[PROBLEM TO WORK ON] In the listing below, find each line that holds the string "marking" and copy it.

[AVAILABLE RECORDS]

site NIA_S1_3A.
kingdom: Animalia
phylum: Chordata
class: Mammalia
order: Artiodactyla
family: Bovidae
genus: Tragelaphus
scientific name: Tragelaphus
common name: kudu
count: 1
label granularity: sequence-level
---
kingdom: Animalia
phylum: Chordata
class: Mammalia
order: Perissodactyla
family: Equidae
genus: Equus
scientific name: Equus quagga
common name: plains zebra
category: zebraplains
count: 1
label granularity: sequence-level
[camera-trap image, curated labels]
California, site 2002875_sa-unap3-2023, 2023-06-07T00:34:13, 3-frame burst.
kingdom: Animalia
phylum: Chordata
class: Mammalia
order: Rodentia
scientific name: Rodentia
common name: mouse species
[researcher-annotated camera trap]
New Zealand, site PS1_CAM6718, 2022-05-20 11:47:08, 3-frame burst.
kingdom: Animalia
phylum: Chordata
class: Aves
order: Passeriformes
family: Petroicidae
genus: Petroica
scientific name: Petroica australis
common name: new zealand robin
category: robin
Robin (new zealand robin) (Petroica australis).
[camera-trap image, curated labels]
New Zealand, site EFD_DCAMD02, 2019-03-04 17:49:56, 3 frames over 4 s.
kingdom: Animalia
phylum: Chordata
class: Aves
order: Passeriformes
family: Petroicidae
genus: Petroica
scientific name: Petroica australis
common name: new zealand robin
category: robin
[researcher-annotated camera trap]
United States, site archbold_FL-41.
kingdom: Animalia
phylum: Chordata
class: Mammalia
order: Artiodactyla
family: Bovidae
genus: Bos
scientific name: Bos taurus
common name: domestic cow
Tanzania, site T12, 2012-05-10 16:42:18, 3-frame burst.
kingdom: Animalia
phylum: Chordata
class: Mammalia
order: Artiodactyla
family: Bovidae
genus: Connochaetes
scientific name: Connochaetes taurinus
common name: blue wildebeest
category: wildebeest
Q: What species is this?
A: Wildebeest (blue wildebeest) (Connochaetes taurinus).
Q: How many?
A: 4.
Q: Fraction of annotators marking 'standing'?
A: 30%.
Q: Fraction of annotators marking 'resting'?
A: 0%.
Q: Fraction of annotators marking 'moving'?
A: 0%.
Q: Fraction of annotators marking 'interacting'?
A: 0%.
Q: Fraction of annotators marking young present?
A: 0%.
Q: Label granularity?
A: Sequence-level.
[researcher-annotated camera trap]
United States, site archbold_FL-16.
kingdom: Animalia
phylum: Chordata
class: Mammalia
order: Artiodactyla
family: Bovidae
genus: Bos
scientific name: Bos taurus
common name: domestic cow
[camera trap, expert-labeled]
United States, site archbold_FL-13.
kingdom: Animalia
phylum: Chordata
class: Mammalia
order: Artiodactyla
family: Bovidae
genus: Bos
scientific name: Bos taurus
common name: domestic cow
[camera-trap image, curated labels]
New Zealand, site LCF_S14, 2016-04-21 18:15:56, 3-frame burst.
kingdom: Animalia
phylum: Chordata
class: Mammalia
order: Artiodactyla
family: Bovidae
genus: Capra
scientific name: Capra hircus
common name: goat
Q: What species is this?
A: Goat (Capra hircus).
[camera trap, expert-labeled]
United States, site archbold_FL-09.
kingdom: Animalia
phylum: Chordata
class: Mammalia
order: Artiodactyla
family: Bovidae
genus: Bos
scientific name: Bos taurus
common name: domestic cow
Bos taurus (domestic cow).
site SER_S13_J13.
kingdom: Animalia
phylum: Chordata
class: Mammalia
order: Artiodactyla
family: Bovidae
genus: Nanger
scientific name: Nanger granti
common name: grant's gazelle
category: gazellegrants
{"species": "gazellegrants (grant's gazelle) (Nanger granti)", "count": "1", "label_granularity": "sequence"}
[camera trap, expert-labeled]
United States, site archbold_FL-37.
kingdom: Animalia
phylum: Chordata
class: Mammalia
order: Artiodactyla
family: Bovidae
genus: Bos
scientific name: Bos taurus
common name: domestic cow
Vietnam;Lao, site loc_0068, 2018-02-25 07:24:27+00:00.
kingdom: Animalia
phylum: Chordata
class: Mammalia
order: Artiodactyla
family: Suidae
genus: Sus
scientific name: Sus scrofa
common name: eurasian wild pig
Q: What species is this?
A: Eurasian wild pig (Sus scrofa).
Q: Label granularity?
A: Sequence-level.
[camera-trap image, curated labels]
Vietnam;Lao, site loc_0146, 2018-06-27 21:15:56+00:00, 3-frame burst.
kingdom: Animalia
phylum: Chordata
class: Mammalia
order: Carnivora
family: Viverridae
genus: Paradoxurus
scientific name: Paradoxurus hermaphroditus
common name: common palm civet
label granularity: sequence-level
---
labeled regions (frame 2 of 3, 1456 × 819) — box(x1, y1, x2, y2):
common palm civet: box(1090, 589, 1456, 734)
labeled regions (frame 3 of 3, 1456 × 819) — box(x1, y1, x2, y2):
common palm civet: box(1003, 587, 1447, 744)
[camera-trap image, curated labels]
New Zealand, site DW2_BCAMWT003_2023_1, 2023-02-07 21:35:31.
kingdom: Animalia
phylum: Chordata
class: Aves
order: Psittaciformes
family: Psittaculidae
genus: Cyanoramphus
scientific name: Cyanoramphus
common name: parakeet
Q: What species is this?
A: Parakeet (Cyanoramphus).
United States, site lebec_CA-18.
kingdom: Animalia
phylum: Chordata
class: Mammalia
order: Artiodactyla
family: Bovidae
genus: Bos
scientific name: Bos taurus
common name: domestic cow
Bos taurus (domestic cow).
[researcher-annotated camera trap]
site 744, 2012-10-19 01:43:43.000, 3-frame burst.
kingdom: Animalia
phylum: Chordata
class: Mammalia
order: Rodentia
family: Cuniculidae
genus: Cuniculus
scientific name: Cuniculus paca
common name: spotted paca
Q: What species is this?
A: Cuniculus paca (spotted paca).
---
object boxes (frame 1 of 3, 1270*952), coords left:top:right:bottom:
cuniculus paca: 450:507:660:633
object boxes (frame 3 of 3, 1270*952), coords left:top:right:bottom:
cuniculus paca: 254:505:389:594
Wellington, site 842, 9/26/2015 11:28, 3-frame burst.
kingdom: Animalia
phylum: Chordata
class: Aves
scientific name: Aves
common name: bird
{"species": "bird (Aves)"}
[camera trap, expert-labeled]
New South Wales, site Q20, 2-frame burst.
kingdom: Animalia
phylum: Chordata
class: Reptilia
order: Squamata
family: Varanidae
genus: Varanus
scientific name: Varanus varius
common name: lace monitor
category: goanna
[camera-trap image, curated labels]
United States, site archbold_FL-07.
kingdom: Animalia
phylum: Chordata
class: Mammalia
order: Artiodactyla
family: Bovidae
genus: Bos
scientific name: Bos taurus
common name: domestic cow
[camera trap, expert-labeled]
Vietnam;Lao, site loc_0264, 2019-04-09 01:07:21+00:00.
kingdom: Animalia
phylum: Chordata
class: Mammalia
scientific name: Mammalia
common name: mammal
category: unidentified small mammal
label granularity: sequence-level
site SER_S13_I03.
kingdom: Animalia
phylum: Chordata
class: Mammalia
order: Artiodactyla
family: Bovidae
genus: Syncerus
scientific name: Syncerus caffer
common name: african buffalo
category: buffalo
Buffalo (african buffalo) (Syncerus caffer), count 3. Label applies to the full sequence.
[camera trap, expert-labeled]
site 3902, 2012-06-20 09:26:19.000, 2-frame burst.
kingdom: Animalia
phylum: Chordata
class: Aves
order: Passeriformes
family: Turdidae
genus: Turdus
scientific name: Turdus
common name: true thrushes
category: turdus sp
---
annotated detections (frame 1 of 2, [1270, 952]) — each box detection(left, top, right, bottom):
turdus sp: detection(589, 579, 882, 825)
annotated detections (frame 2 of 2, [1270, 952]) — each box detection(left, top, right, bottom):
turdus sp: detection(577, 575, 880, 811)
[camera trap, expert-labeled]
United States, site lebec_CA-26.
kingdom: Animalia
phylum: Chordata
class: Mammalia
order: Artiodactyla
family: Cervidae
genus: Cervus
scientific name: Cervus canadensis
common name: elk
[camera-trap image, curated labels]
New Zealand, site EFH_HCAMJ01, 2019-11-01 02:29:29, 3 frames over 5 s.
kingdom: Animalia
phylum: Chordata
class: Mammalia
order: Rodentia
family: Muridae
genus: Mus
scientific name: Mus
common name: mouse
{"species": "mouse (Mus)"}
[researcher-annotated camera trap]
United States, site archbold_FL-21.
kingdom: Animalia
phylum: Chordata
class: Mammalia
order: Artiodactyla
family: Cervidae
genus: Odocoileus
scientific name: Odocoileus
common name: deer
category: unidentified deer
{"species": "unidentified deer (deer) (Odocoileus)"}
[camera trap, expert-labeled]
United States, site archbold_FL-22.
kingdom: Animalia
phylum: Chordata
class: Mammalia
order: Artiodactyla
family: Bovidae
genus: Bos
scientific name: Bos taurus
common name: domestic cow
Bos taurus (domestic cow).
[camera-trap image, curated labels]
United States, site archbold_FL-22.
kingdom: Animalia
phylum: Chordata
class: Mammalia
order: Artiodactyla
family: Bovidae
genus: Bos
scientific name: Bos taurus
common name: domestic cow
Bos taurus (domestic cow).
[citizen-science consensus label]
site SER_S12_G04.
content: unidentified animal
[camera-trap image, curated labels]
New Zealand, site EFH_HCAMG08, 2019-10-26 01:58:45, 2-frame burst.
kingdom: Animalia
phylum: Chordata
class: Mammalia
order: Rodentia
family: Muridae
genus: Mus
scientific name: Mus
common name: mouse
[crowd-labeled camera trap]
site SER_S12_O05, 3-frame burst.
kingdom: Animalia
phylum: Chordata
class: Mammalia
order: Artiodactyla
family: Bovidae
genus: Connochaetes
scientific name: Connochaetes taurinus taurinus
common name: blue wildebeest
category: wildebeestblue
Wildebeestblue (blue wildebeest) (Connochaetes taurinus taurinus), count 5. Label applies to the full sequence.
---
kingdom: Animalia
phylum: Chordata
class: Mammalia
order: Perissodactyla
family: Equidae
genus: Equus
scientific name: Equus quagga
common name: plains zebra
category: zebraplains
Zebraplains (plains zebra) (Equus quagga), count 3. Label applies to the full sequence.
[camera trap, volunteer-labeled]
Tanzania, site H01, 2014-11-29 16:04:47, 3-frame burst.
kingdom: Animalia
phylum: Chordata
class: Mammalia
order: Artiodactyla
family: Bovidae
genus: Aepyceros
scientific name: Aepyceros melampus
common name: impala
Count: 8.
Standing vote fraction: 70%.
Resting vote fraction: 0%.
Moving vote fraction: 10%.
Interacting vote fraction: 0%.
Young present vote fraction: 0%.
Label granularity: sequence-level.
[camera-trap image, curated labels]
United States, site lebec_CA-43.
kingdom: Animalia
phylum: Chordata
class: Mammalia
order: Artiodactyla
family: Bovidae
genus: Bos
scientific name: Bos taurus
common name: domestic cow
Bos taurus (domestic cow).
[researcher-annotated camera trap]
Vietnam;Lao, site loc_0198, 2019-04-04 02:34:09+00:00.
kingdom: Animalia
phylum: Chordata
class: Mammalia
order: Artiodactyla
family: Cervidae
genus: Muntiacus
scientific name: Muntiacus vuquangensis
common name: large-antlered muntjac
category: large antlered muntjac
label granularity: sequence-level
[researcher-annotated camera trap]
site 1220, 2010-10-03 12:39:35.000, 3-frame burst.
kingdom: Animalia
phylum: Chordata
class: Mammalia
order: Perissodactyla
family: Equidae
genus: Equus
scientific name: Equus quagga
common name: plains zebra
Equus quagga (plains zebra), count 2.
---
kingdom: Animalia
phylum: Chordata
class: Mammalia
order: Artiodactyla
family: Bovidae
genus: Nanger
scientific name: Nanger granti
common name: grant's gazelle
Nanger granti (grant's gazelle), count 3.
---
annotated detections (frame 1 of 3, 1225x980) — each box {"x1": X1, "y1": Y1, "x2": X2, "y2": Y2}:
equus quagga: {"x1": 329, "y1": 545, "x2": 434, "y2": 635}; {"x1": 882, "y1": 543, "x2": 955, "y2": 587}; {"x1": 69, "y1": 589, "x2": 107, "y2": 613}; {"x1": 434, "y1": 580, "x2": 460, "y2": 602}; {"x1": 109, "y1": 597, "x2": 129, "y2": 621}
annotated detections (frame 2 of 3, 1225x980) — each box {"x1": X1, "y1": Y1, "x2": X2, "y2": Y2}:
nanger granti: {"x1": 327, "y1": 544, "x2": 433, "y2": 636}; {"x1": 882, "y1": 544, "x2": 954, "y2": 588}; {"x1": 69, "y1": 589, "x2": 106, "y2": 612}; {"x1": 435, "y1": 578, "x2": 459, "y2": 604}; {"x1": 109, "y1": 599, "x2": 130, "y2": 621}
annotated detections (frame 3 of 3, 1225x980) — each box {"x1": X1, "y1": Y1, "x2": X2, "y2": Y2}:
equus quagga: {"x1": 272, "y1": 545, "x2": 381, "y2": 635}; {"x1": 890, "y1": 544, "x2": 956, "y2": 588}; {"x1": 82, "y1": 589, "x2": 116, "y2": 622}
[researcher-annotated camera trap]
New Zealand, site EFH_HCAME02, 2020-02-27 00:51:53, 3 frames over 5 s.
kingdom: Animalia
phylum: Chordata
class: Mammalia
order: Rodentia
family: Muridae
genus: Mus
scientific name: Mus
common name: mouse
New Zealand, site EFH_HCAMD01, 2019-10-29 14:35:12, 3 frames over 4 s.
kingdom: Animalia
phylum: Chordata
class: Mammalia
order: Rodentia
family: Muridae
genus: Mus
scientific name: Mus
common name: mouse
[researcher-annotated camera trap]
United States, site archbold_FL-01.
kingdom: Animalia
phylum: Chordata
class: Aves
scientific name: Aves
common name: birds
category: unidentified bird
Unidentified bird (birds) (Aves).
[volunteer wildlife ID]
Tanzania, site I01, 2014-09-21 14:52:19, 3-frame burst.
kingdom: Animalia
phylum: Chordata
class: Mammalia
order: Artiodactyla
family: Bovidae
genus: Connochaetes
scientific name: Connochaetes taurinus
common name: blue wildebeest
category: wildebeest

[EXERCISE RESPONSE]
Q: Fraction of annotators marking 'standing'?
Q: Fraction of annotators marking 'resting'?
Q: Fraction of annotators marking 'moving'?
Q: Fraction of annotators marking 'interacting'?
Q: Fraction of annotators marking young present?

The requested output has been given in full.